The panel arbitrators has declared that: 1) contract agreement between GMIAL and GoM and MACL was legally binding; 2) contract agreement between the 3 parties was wrongful terminated; 3) GoM and MACL are jointly liable in damages to GMIAL for loss caused by wrongful contract termination; and 4) GoM and MACL to pay GMIAL US$4m for the cost incurred for the proceeding.
MAHB is currently studying and assessing the amount of damages claimable by GMIAL against GoM and MACL. Recall that MAHB had impaired its initial investments of RM21.5m and retained earnings of RM47.4m (total RM68.9m) back in 4Q12.
We believe that MAHB is likely to claim more than the impaired amounts, given GMIAL has lost its potential source of profits from the concession contract (undertaking the rehabilitation, expansion, modernization, operation and maintenance of the Maldives Airport concession). Hence, MAHB may recognize one-off earnings in 2H14.
Nevertheless, GoM and MACL may continue to file appeal on the arbitrage court’s decision, which will lengthen the proceeding.
We continue to favour MAHB in view of the aggressive promotional campaigns launched by airlines to induce air-travel demands (especially on international destinations), and the smooth commencement of KLIA2 (since early May) had increases the potential of non-aeronautical revenue (from higher traffic flow, higher consumer spending on retail, higher commercial leases and rentals, advertising, and carparks).
We deemed the impact from MH370 and Sabah kidnapping incidents to be relatively short term and demand for air travels are likely to recover within 3 months.

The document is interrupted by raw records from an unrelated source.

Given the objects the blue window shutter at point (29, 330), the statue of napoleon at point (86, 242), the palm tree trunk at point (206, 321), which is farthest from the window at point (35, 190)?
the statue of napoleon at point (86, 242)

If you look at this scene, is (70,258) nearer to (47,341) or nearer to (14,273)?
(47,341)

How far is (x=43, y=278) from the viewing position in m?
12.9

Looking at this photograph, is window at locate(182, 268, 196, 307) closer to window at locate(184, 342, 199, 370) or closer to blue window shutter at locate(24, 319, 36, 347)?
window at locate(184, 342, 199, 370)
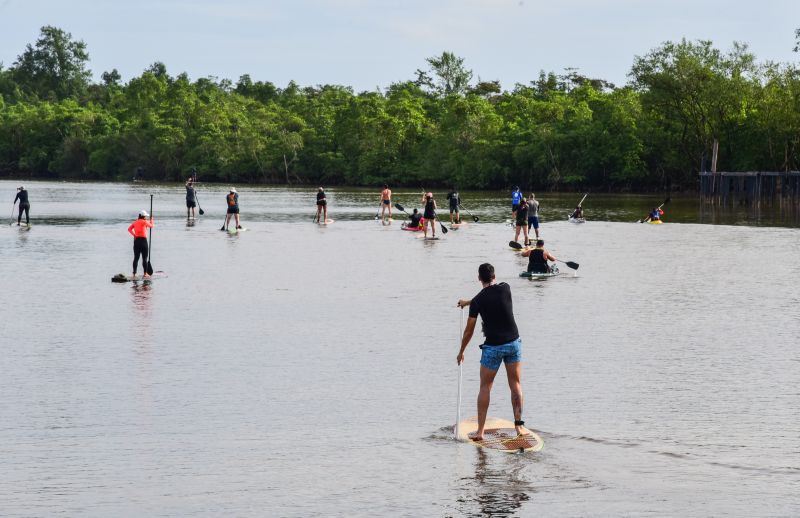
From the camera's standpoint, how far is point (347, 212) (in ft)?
241

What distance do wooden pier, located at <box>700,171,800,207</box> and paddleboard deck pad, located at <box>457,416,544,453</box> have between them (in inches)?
3024

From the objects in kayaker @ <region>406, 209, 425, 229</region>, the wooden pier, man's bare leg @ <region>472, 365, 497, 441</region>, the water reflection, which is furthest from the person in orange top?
the wooden pier

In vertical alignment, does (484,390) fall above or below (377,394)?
above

World crisis (i.e. war, terrorism, political unrest and epidemic outbreak); Development of high speed train between Singapore and Kuala Lumpur; Major movement of airlines from KLIA to KLIA2.
Unchanged.
BUY
Positives – 1) Monopoly of airports operation in Malaysia (except Senai); 2) Main beneficiary of strong air traffic into Malaysia and VMY 2014, in line with government initiatives to boost tourism sector; 3) Unaffected by high jet fuel cost and RM depreciation; and 4) Potentially higher nonaeronautical revenue.
Negatives – 1) Low liquidity.
Reiterate BUY recommendation with unchanged target price of RM10.55 based on SOP (including 60% stake in ISGA).